** start MATERIAL **

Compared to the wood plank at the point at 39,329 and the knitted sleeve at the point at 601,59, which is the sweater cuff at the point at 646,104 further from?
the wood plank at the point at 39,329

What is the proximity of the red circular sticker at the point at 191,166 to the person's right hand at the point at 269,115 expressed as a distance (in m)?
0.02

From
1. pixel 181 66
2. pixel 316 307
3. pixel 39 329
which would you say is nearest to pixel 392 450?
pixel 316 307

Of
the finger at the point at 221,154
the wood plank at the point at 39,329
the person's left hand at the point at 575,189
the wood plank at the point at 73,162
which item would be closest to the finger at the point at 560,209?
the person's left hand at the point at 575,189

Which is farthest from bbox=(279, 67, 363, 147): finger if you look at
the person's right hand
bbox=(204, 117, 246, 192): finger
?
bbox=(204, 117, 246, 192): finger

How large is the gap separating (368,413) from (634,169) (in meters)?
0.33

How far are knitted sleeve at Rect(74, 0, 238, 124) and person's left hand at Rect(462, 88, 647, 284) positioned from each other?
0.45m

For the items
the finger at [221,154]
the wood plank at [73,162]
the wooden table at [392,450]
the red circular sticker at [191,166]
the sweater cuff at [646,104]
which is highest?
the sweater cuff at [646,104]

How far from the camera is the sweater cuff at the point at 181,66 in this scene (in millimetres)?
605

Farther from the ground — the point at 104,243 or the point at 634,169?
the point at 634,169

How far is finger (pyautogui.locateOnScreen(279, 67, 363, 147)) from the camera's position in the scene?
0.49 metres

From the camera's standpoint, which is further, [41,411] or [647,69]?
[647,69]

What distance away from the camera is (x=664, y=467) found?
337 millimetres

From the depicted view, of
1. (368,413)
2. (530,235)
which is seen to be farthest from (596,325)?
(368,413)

** end MATERIAL **

— PROBLEM TO SOLVE —
Please render every line of the entries above as a Markdown table with the columns Row and Line. Number the rows in order and leave out the blank lines.

— TASK SOLUTION —
| Row | Line |
|---|---|
| 1 | Compared to the wood plank at the point at 39,329 and the knitted sleeve at the point at 601,59, which is the sweater cuff at the point at 646,104 further from? |
| 2 | the wood plank at the point at 39,329 |
| 3 | What is the proximity of the red circular sticker at the point at 191,166 to the person's right hand at the point at 269,115 expressed as a distance (in m)? |
| 4 | 0.02 |
| 5 | From |
| 6 | 1. pixel 181 66 |
| 7 | 2. pixel 316 307 |
| 8 | 3. pixel 39 329 |
| 9 | which would you say is nearest to pixel 392 450? |
| 10 | pixel 316 307 |
| 11 | Of |
| 12 | the finger at the point at 221,154 |
| 13 | the wood plank at the point at 39,329 |
| 14 | the person's left hand at the point at 575,189 |
| 15 | the wood plank at the point at 73,162 |
| 16 | which item would be closest to the finger at the point at 560,209? |
| 17 | the person's left hand at the point at 575,189 |
| 18 | Which is farthest from bbox=(279, 67, 363, 147): finger if you look at |
| 19 | the person's right hand |
| 20 | bbox=(204, 117, 246, 192): finger |
| 21 | ? |
| 22 | bbox=(204, 117, 246, 192): finger |
| 23 | How large is the gap separating (368,413) from (634,169) (in meters)? |
| 24 | 0.33 |
| 25 | How far are knitted sleeve at Rect(74, 0, 238, 124) and person's left hand at Rect(462, 88, 647, 284) positioned from each other? |
| 26 | 0.45m |
| 27 | For the items |
| 28 | the finger at [221,154] |
| 29 | the wood plank at [73,162] |
| 30 | the wooden table at [392,450] |
| 31 | the red circular sticker at [191,166] |
| 32 | the sweater cuff at [646,104] |
| 33 | which is highest? |
| 34 | the sweater cuff at [646,104] |
| 35 | How far from the camera is the sweater cuff at the point at 181,66 in this scene (in millimetres)? |
| 36 | 605 |
| 37 | Farther from the ground — the point at 104,243 or the point at 634,169? |
| 38 | the point at 634,169 |
| 39 | How far is finger (pyautogui.locateOnScreen(279, 67, 363, 147)) from the camera's position in the scene? |
| 40 | 0.49 metres |
| 41 | From the camera's standpoint, which is further, [41,411] or [647,69]? |
| 42 | [647,69] |
| 43 | What distance away from the camera is (x=664, y=467) found? |
| 44 | 337 millimetres |
| 45 | From the depicted view, of |
| 46 | 1. (368,413) |
| 47 | 2. (530,235) |
| 48 | which is seen to be farthest from (596,325)? |
| 49 | (368,413) |